[[ Exercise text, beginning ]]

2018 Employment Law Update
Below is an overview of some of the key changes to California employment laws taking effect on January 1, 2018.
Minimum Wage Increases:
Under existing law, California’s minimum wage rates are $10.00 per hour for employers with 25 or fewer employees, and $10.50 per hour for employers with 26 or more employees. Beginning January 1, 2018, the minimum wage will increase by $0.50 for all employers. This means for employers with 26 or more employees, the minimum wage will increase to $11.00 per hour. For those with 25 or fewer employees, the minimum wage will increase to $10.50 per hour.
The increase in the minimum wage will also result in an increase in the base amount an exempt employee must be paid to retain exempt status. For employers with 25 or fewer employees, that base amount will increase from $41,600.00 in 2017 to $43,680.00 in 2018. The exempt salary threshold for employers with 26 or more employees will increase from $43,680.00 in 2017 to $45,760.00 in 2018.
Note that California minimum wage will continue to increase incrementally until January 1, 2022, at which time minimum wage for all employees will be $15.00 per hour.
Employers May No Longer Ask an Applicant’s Salary History:
In an effort to narrow the gender wage gap, Assembly Bill 168 amends the California Labor Code to prohibit all California employers, both private and public, from inquiring about an applicant's salary history, or using this information as a factor in determining whether to offer employment or what salary to offer. This new law also requires an employer to disclose the position's pay scale to an applicant, upon reasonable request to do so.
Note, however, that this law does not prevent an employer from relying on salary history information that is disclosed by an applicant voluntarily and without prompting. In addition, this restriction does not apply to salary history information disclosable to the public pursuant to federal or state law, such as under the California Public Records Act. In these limited circumstances, an employer may rely on salary history information to set the salary for that applicant, but is prohibited from relying on it in determining whether or not to hire the individual. When relying on salary history information, employers should bear in mind that prior salary shall not, by itself, justify any disparity in compensation between employees of different races, sexes, or ethnicities performing substantially similar work.
To ensure compliance, employers should: (1) revise job applications to remove questions that seek salary history information; (2) revise hiring policies and procedures and interview/screening guidelines; (3) implement procedures to ensure delivery of pay scale information upon an applicant’s request; and (4) provide training to all personnel involved in the hiring process.

[[ Exercise text, end ]]
[[ Extracted information, beginning ]]

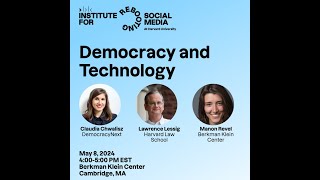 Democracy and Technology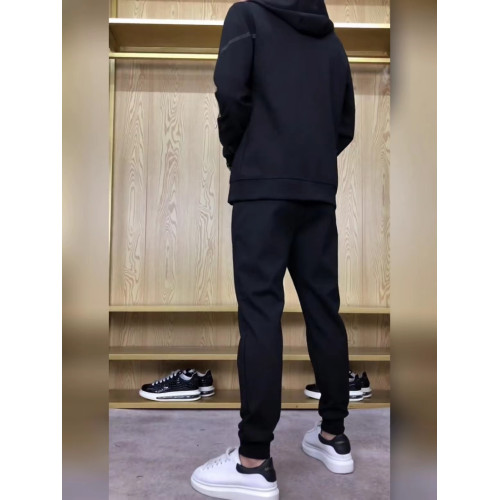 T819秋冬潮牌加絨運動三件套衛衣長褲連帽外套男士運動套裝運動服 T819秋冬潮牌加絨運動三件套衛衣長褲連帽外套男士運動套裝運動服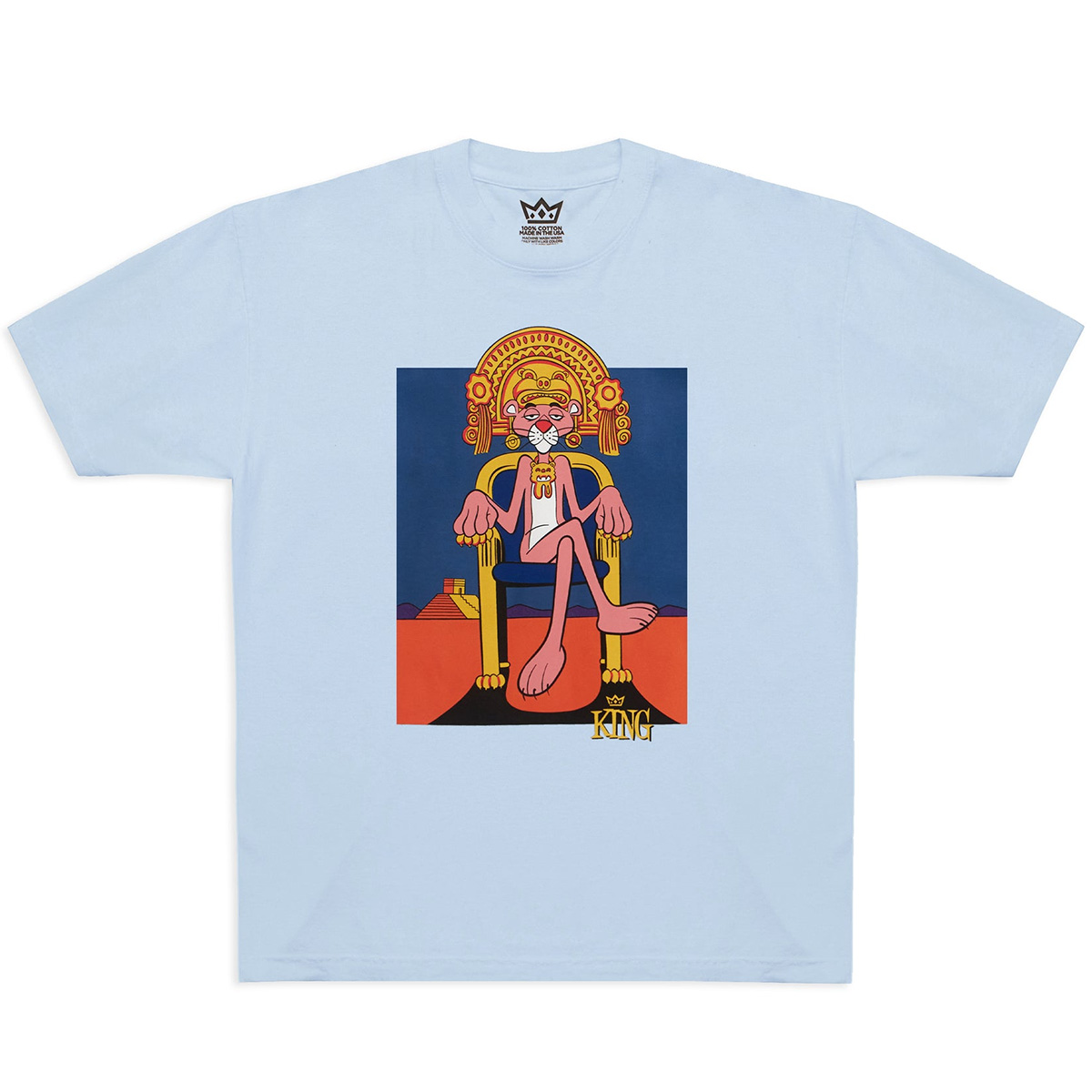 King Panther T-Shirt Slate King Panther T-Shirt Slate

[[ Extracted information, end ]]
[[ Extracted information, beginning ]]

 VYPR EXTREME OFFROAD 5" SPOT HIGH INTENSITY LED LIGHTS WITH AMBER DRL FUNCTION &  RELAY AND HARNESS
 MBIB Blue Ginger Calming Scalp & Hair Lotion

[[ Extracted information, end ]]

(Problem A)
Reproduce the passage from the employment law update word for word, starting at "The increase in" and ending at "be $15.00 per hour.".
(Problem B)
List every step the employment law update says employers should take to ensure compliance with the salary history law.

(Task answer A)
The increase in the minimum wage will also result in an increase in the base amount an exempt employee must be paid to retain exempt status. For employers with 25 or fewer employees, that base amount will increase from $41,600.00 in 2017 to $43,680.00 in 2018. The exempt salary threshold for employers with 26 or more employees will increase from $43,680.00 in 2017 to $45,760.00 in 2018.
Note that California minimum wage will continue to increase incrementally until January 1, 2022, at which time minimum wage for all employees will be $15.00 per hour.

(Task answer B)
1. Revise job applications to remove questions that seek salary history information.
2. Revise hiring policies and procedures and interview/screening guidelines.
3. Implement procedures to ensure delivery of pay scale information upon an applicant's request.
4. Provide training to all personnel involved in the hiring process.